# [Exercise brief]
Transcribe every record verbatim.

# [Entries provided]
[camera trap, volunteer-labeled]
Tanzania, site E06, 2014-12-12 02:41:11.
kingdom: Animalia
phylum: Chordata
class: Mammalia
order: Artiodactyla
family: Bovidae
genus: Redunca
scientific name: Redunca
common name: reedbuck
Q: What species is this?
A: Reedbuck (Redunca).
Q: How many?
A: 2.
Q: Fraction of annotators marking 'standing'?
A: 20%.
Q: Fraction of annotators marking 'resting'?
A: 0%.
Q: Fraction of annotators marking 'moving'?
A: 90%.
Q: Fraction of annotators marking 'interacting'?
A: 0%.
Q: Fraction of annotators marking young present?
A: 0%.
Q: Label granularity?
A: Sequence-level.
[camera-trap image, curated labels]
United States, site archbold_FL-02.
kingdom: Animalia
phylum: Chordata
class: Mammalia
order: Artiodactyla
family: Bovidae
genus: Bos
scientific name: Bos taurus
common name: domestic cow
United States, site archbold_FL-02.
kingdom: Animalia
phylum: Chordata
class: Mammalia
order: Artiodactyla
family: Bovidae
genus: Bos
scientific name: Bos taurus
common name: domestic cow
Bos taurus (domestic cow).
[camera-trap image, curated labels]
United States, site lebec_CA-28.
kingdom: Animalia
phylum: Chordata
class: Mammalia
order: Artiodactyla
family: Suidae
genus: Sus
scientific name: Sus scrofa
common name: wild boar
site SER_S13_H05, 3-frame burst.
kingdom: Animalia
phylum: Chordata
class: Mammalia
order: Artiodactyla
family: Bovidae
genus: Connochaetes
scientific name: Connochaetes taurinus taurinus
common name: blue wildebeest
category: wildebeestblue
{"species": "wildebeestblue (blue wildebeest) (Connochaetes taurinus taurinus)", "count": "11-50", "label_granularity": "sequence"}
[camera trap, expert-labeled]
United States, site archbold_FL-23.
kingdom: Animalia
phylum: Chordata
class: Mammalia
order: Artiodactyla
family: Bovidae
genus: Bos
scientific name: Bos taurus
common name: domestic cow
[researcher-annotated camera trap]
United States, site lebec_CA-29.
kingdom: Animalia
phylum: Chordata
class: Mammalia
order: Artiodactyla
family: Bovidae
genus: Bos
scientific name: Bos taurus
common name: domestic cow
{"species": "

# [Solution to this exercise]
[camera trap, volunteer-labeled]
Tanzania, site E06, 2014-12-12 02:41:11.
kingdom: Animalia
phylum: Chordata
class: Mammalia
order: Artiodactyla
family: Bovidae
genus: Redunca
scientific name: Redunca
common name: reedbuck
Q: What species is this?
A: Reedbuck (Redunca).
Q: How many?
A: 2.
Q: Fraction of annotators marking 'standing'?
A: 20%.
Q: Fraction of annotators marking 'resting'?
A: 0%.
Q: Fraction of annotators marking 'moving'?
A: 90%.
Q: Fraction of annotators marking 'interacting'?
A: 0%.
Q: Fraction of annotators marking young present?
A: 0%.
Q: Label granularity?
A: Sequence-level.
[camera-trap image, curated labels]
United States, site archbold_FL-02.
kingdom: Animalia
phylum: Chordata
class: Mammalia
order: Artiodactyla
family: Bovidae
genus: Bos
scientific name: Bos taurus
common name: domestic cow
United States, site archbold_FL-02.
kingdom: Animalia
phylum: Chordata
class: Mammalia
order: Artiodactyla
family: Bovidae
genus: Bos
scientific name: Bos taurus
common name: domestic cow
Bos taurus (domestic cow).
[camera-trap image, curated labels]
United States, site lebec_CA-28.
kingdom: Animalia
phylum: Chordata
class: Mammalia
order: Artiodactyla
family: Suidae
genus: Sus
scientific name: Sus scrofa
common name: wild boar
site SER_S13_H05, 3-frame burst.
kingdom: Animalia
phylum: Chordata
class: Mammalia
order: Artiodactyla
family: Bovidae
genus: Connochaetes
scientific name: Connochaetes taurinus taurinus
common name: blue wildebeest
category: wildebeestblue
{"species": "wildebeestblue (blue wildebeest) (Connochaetes taurinus taurinus)", "count": "11-50", "label_granularity": "sequence"}
[camera trap, expert-labeled]
United States, site archbold_FL-23.
kingdom: Animalia
phylum: Chordata
class: Mammalia
order: Artiodactyla
family: Bovidae
genus: Bos
scientific name: Bos taurus
common name: domestic cow
[researcher-annotated camera trap]
United States, site lebec_CA-29.
kingdom: Animalia
phylum: Chordata
class: Mammalia
order: Artiodactyla
family: Bovidae
genus: Bos
scientific name: Bos taurus
common name: domestic cow
{"species": "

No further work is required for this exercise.